Last year, the answer to that was to purchase the first complete set of textbooks the school could remember owning... and the teachers this year report that having those is making a measurable difference in the students' learning and their own teaching. I've committed, again, to the purchase of even more textbook materials this year, and, in fact, my next stop today is the bookstore!

This year I'm thinking more broadly about how to support that vision, as well. Mrs Mwathi and I talked about the teachers building Library time into their daily schedules, for example, so that the children spend at least some time every day surrounded by opportunities to read. Many of our supporters have stocked our library -- we hope the community begins to see it as a meaningful place for their children to spend time and develop skills.

We talked, too, about maximizing the opportunities provided by the recent gift of internet access (Thank you, Access Kenya!). The open-source, free materials that my own children take as a matter of absolute necessity in their own studies are still radically outside the experience of even the teachers in Cura. I'm working with them to isolate sites that can generate worksheets and lesson plans to supplement the work they do directly in compliance with the Kenyan national standards.

And we talked about the softer side of education, as well, like making sure the children all have full bellies to fuel their brains! A school lunch program is as crucial in Cura as it is in schools all over the world. We know that children learn better when their basic needs are met.

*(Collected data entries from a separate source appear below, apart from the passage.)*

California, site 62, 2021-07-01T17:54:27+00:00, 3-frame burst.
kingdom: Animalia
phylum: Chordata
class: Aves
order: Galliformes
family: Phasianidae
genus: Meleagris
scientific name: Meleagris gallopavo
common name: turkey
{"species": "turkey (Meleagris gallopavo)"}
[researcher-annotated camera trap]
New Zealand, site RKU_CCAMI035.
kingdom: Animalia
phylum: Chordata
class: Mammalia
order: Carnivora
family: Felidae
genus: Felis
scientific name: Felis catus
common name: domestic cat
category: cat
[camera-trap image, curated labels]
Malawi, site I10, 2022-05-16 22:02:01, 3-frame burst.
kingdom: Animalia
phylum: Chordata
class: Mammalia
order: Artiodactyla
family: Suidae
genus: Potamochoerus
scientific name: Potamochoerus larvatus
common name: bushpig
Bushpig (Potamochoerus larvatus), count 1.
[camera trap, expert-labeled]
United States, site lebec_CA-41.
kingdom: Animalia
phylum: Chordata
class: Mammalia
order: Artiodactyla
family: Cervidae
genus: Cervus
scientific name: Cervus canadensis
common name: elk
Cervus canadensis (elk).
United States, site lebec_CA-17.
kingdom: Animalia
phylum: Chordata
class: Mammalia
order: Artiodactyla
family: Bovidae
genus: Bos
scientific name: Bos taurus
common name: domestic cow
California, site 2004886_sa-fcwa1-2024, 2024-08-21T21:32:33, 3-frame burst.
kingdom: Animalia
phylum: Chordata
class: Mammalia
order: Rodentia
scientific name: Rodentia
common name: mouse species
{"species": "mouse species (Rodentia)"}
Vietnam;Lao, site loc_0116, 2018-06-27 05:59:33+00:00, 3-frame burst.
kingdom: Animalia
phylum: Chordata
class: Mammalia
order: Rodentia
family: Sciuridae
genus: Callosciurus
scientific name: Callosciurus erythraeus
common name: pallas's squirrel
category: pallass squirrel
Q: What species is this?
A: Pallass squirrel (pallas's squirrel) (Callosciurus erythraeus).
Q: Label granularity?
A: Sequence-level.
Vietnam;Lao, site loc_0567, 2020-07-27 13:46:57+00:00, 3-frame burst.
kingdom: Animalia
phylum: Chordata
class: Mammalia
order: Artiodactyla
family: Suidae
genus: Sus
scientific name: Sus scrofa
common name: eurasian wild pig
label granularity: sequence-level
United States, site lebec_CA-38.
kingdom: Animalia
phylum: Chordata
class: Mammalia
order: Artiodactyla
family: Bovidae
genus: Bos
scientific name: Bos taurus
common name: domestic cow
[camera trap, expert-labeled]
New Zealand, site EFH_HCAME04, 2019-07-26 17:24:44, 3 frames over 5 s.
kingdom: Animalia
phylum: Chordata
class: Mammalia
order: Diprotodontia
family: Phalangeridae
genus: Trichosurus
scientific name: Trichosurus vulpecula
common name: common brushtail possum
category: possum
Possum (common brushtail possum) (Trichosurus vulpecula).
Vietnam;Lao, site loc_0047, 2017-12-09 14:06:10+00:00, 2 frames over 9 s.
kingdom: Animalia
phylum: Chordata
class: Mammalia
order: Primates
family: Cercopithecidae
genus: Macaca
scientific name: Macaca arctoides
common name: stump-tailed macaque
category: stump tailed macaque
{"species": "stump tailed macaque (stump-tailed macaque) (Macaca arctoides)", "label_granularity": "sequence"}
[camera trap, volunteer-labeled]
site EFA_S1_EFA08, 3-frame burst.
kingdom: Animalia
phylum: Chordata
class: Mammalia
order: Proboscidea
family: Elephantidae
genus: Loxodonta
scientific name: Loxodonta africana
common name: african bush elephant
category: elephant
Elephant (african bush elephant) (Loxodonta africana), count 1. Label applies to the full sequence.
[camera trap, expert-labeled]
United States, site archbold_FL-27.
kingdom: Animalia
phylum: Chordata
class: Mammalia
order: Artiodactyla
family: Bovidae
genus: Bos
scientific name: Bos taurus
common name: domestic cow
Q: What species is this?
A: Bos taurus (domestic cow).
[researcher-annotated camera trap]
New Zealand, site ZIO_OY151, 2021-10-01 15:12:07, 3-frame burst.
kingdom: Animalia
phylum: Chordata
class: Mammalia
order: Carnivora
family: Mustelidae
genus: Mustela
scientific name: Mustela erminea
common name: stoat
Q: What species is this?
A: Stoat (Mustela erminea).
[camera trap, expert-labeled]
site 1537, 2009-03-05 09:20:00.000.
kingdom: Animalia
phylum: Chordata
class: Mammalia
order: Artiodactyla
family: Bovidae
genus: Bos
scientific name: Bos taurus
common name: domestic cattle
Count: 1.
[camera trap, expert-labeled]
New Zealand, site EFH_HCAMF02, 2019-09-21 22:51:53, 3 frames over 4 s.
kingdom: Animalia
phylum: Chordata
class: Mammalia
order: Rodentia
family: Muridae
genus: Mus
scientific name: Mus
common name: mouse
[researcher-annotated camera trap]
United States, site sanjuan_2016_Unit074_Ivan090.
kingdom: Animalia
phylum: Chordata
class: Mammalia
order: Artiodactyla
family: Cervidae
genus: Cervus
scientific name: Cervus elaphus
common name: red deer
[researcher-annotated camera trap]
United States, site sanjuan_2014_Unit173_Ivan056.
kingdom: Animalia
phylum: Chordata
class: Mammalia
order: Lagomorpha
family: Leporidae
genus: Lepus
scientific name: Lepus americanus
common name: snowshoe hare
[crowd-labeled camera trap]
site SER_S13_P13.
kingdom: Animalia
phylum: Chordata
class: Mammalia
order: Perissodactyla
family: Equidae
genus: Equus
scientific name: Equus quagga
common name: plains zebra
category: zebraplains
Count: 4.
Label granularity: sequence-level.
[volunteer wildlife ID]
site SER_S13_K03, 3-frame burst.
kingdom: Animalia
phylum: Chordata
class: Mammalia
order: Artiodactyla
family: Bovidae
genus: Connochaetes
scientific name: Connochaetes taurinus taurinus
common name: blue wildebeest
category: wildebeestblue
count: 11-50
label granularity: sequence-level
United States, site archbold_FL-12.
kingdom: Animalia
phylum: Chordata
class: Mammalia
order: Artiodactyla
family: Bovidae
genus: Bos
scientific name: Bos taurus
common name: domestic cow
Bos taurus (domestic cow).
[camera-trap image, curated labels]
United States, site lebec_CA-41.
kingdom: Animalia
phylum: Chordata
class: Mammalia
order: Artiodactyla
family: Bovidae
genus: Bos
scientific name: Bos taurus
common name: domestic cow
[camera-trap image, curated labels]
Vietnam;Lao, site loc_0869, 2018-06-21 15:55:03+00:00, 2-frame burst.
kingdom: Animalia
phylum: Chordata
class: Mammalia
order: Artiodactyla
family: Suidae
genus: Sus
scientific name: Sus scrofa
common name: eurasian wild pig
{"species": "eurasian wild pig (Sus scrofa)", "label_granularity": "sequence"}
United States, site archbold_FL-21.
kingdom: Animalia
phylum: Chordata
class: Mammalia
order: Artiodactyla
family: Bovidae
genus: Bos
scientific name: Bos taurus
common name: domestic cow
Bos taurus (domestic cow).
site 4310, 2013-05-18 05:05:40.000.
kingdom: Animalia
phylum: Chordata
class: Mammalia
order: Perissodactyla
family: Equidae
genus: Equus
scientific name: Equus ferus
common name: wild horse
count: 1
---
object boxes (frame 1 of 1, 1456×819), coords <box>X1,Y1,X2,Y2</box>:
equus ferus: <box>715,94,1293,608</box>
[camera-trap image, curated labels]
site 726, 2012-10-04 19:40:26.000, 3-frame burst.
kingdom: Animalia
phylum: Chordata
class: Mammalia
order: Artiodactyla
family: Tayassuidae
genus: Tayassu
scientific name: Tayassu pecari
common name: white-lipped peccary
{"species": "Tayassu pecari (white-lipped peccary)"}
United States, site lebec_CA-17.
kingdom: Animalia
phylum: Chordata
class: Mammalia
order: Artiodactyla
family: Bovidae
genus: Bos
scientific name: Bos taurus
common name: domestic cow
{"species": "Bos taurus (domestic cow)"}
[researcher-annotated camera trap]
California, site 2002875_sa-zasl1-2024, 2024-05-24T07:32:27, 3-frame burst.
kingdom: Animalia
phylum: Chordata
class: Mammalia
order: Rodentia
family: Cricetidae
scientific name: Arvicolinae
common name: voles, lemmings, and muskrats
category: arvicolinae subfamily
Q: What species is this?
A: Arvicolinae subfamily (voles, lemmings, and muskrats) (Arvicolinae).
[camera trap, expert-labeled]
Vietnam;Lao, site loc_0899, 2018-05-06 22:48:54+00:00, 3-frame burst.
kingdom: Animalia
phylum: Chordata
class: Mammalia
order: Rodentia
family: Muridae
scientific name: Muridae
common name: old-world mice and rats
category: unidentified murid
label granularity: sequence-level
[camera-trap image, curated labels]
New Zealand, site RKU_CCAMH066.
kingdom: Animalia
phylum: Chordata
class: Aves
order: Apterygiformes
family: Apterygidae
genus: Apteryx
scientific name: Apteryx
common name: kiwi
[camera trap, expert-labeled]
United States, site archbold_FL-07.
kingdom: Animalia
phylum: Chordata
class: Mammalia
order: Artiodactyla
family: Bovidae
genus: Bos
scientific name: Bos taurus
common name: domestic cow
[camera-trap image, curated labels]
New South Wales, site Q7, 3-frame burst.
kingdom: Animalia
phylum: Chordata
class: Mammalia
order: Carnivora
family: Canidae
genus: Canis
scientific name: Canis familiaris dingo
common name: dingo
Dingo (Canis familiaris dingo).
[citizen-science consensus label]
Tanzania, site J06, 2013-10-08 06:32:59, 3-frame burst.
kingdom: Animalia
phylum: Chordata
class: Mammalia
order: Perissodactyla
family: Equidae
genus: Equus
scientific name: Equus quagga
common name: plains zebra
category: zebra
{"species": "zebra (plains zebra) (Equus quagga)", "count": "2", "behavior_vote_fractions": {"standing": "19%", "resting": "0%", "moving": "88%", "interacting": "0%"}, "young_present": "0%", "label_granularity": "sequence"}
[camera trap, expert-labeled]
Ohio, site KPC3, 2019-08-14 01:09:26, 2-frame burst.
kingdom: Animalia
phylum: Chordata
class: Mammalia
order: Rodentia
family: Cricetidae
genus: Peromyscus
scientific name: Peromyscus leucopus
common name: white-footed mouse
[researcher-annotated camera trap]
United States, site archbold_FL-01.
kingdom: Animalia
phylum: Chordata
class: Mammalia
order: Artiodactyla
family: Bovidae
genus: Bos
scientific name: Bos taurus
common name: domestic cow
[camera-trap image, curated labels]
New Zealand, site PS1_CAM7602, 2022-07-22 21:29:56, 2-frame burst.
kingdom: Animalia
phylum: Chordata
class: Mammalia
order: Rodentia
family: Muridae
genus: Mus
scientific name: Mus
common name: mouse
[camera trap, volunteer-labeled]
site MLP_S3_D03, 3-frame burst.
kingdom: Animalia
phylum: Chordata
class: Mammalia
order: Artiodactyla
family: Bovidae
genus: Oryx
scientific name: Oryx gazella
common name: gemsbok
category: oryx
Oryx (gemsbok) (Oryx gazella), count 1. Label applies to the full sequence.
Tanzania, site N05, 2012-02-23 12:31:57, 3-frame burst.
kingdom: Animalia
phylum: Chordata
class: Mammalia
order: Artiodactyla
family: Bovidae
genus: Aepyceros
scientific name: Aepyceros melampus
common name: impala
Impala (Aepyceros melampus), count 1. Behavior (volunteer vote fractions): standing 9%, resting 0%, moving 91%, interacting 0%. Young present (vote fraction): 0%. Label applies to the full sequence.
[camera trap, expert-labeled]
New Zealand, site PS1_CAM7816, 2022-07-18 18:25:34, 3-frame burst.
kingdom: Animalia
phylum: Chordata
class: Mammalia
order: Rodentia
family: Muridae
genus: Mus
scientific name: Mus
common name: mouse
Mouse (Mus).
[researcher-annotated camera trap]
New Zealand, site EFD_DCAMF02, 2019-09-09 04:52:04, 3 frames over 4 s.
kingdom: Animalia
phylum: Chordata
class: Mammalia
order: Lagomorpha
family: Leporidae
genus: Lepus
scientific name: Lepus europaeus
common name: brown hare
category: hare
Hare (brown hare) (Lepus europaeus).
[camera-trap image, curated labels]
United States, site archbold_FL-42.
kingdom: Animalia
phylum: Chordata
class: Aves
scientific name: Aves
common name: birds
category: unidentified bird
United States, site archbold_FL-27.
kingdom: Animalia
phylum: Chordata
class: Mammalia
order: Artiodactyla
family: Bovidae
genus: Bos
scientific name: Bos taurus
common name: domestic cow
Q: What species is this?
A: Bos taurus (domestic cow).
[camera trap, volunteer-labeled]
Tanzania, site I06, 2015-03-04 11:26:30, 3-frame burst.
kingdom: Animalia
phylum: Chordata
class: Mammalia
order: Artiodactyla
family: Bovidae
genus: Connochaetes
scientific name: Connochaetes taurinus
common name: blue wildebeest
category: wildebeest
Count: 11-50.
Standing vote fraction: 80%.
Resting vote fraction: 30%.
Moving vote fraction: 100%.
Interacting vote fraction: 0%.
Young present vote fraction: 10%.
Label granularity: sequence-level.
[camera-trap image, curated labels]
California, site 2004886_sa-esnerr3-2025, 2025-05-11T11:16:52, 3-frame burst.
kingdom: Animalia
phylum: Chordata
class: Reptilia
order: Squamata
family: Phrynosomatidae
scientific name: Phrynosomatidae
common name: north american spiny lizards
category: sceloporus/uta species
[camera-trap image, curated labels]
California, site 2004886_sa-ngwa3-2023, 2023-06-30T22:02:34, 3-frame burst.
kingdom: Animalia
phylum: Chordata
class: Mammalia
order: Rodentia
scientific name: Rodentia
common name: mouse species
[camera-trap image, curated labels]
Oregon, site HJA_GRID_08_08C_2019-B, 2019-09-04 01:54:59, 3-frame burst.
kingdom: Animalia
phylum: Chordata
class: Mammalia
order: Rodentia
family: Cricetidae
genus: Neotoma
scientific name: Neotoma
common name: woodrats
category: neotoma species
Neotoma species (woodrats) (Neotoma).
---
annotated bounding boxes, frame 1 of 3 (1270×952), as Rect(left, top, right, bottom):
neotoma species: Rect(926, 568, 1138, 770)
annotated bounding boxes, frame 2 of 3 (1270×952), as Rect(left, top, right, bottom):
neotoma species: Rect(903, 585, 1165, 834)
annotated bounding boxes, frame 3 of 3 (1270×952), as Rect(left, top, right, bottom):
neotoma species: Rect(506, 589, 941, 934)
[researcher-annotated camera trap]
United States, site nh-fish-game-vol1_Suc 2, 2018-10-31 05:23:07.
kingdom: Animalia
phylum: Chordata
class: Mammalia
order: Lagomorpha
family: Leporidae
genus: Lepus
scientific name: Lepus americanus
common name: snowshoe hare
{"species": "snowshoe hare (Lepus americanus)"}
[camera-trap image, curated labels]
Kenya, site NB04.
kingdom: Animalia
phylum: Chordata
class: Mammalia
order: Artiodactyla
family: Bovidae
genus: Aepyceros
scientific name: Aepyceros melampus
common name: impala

These are some of the many concerns I'm considering today -- and I'm marveling at the degree to which Cura's teachers are committed to their students. A case in point:

As Mrs Hinga -- the deputy headmistress and one of Cura's teachers -- helped to gather a list of requested materials for me, she made a special point of asking for books and art materials for her "special needs" class. She has been implementing her own program to select those students who have been mainstreamed, by default, into classrooms that present too large a challenge for them. She introduced me to one girl with Downs Syndrome, and she spoke with warmth about how she'd like to be able to work on an individualized learning program with her, just to be sure she knows how to read.

Any child in any part of the world would be lucky to have a teacher like that.